Recorded data
* Start *

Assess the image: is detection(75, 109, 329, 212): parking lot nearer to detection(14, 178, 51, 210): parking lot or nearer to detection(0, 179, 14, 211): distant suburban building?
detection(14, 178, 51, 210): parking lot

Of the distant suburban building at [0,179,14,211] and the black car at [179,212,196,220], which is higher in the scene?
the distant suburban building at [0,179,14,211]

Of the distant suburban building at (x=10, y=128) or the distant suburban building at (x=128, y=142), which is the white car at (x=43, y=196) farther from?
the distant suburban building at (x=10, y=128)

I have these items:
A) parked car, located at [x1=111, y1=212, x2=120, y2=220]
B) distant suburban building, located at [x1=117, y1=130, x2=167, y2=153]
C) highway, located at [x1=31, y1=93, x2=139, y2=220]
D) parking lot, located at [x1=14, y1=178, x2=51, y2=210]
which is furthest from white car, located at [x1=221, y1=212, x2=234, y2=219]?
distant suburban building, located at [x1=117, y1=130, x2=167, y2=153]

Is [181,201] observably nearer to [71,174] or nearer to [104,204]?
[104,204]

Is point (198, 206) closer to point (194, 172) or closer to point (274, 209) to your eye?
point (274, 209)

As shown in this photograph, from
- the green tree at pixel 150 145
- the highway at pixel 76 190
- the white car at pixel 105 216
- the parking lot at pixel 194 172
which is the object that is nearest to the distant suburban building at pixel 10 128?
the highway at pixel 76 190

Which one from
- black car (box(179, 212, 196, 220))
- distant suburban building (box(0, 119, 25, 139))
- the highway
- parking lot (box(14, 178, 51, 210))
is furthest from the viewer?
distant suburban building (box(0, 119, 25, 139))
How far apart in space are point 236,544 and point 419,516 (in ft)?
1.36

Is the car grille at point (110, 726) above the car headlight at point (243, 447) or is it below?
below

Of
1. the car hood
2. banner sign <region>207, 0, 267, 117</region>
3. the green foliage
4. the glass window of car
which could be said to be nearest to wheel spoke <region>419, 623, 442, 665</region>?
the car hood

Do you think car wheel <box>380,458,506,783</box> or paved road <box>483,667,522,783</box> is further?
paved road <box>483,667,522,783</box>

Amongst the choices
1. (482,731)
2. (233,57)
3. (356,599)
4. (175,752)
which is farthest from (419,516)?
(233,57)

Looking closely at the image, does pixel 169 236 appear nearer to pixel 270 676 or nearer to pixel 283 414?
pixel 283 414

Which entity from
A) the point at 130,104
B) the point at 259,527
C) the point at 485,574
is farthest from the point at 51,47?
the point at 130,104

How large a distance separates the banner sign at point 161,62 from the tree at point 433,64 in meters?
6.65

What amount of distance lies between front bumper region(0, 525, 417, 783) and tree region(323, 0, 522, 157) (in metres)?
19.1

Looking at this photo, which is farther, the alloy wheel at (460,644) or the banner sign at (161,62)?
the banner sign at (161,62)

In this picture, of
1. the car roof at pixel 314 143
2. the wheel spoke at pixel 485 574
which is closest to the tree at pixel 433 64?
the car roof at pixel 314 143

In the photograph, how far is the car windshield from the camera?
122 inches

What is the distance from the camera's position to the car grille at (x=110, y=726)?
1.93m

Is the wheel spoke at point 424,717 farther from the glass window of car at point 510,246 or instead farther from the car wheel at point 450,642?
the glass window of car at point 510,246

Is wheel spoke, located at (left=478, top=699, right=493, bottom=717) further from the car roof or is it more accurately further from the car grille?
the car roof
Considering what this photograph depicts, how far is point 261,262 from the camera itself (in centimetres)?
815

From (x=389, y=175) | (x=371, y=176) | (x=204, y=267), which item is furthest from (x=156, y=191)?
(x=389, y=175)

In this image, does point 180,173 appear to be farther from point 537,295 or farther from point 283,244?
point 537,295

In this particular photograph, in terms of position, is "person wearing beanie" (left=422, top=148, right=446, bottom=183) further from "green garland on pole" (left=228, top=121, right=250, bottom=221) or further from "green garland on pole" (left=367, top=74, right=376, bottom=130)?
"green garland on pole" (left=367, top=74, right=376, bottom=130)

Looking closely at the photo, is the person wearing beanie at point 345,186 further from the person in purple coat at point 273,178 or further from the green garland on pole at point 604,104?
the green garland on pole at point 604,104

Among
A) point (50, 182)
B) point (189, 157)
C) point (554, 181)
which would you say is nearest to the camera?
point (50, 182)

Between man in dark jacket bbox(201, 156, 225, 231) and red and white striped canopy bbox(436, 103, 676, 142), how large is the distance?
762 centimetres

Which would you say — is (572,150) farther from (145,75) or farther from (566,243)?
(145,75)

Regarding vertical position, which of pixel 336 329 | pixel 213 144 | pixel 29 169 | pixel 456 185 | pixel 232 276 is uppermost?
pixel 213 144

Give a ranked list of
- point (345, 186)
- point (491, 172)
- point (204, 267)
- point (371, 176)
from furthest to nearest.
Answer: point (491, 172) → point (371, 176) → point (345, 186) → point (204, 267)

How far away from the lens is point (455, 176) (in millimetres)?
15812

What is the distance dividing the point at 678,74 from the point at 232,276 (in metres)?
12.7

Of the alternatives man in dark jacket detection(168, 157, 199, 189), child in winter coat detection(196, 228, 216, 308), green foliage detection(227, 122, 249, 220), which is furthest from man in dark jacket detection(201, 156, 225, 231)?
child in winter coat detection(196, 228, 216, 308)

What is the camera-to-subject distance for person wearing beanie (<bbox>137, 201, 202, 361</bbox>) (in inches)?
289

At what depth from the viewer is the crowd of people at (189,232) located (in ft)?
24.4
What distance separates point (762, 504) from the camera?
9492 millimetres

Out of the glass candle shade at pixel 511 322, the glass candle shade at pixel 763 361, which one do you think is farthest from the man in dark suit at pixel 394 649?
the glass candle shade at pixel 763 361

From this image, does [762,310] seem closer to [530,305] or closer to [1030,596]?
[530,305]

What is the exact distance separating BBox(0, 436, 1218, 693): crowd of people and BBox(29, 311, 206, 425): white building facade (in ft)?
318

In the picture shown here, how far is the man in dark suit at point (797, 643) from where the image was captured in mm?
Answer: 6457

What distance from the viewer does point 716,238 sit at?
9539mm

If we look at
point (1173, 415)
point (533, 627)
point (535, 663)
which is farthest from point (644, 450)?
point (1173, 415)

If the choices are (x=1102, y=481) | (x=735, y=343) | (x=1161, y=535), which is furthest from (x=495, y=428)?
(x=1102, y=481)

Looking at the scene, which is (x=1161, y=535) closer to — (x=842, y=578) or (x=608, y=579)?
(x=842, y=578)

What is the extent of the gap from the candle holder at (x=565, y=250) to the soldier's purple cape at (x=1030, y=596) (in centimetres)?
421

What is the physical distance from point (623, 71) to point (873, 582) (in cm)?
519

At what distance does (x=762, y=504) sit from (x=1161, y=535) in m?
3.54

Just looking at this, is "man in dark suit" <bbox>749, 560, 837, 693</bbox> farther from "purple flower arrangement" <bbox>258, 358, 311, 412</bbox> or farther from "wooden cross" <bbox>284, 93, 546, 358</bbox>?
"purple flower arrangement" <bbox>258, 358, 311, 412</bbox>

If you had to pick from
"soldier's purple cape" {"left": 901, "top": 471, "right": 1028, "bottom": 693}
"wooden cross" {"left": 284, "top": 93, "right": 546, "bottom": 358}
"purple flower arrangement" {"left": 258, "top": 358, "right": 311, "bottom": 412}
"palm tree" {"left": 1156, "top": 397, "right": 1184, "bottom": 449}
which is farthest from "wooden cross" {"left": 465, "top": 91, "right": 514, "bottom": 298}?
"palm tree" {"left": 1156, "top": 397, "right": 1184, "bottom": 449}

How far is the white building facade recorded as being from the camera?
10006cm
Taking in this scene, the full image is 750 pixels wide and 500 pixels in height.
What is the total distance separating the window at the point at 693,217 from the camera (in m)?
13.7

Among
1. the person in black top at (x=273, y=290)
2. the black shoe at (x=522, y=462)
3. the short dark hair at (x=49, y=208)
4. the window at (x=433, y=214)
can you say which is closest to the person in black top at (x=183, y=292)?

* End *

EXERCISE =
Reproduce, exactly and with nothing added, the lines from the one that includes "What is the physical" through the last line of the material.

SOLUTION TO THIS EXERCISE =
What is the physical distance from point (623, 71) to point (873, 582) (in cm)?
519

At what distance does (x=762, y=504) sit from (x=1161, y=535) in m?
3.54

Just looking at this, is "man in dark suit" <bbox>749, 560, 837, 693</bbox> farther from "purple flower arrangement" <bbox>258, 358, 311, 412</bbox> or farther from "wooden cross" <bbox>284, 93, 546, 358</bbox>?
"purple flower arrangement" <bbox>258, 358, 311, 412</bbox>

If you had to pick from
"soldier's purple cape" {"left": 901, "top": 471, "right": 1028, "bottom": 693}
"wooden cross" {"left": 284, "top": 93, "right": 546, "bottom": 358}
"purple flower arrangement" {"left": 258, "top": 358, "right": 311, "bottom": 412}
"palm tree" {"left": 1156, "top": 397, "right": 1184, "bottom": 449}
which is farthest from "wooden cross" {"left": 465, "top": 91, "right": 514, "bottom": 298}?
"palm tree" {"left": 1156, "top": 397, "right": 1184, "bottom": 449}

How far is the white building facade recorded as being from the camera?
10006cm
Taking in this scene, the full image is 750 pixels wide and 500 pixels in height.
What is the total distance separating the window at the point at 693,217 from the camera (in m)?
13.7

Among
1. the person in black top at (x=273, y=290)
2. the black shoe at (x=522, y=462)
3. the short dark hair at (x=49, y=208)
4. the window at (x=433, y=214)
can you say which is closest to the person in black top at (x=183, y=292)?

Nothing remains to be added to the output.